# ENTRIES PROVIDED start

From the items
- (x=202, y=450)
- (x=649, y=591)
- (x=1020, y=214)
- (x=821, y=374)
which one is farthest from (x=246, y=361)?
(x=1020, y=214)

# ENTRIES PROVIDED end
# ENTRIES PROVIDED start

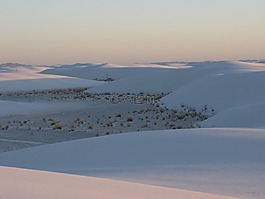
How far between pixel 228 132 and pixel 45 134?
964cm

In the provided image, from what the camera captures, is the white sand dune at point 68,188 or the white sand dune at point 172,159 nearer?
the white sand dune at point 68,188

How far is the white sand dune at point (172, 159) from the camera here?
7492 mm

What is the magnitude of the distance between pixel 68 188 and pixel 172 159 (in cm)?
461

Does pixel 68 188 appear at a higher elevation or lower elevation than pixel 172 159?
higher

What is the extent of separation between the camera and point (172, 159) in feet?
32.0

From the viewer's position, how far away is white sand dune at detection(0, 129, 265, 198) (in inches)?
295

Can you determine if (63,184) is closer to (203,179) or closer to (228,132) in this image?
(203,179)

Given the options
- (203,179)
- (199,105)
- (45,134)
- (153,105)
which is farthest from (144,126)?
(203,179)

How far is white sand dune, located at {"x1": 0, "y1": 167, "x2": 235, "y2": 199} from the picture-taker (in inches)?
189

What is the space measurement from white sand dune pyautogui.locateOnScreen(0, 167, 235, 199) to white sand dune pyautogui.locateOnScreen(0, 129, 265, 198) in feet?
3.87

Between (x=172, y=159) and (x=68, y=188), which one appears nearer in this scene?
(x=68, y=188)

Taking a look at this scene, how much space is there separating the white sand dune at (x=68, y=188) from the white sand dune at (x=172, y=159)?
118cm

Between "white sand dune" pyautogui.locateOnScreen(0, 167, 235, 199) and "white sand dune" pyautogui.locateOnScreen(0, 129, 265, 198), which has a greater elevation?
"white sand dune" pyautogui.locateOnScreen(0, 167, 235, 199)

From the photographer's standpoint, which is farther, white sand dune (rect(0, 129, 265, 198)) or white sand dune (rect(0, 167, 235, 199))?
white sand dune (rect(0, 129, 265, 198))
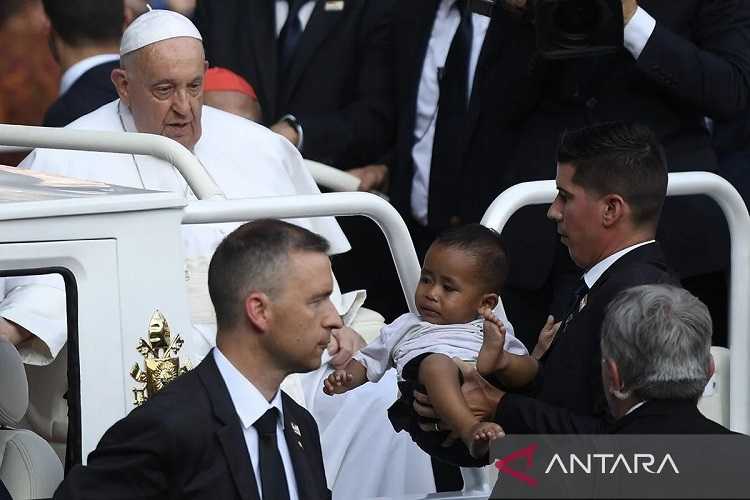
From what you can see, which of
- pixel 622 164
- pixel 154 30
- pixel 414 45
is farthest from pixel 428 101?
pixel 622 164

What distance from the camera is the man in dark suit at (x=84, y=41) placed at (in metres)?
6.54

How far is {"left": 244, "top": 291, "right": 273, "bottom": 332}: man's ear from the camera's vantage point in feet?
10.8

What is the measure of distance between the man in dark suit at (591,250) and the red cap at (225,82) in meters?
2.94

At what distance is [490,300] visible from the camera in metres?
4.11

# ENTRIES PROVIDED end
# ENTRIES PROVIDED start

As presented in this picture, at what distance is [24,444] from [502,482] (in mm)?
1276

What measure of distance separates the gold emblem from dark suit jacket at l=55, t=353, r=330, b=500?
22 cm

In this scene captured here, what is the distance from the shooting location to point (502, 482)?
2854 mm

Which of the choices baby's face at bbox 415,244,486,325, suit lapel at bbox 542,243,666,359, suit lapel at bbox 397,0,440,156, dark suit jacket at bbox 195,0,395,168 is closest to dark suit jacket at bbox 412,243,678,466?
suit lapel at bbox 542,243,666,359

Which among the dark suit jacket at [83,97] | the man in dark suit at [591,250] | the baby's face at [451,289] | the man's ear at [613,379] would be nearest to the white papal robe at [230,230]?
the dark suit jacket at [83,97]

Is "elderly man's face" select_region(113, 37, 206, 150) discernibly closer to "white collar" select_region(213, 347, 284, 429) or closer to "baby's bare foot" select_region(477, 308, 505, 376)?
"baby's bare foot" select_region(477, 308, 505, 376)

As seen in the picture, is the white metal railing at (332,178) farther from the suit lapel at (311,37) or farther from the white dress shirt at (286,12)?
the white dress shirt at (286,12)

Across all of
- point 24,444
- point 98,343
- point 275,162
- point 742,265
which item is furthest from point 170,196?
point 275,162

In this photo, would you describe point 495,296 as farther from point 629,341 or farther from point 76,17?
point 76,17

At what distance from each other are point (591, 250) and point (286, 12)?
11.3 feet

# ENTRIES PROVIDED end

TASK TO CARRY OUT - How many lines of the material above contain the string "bbox"? Reply with the number alone.

WRITTEN RESPONSE - 2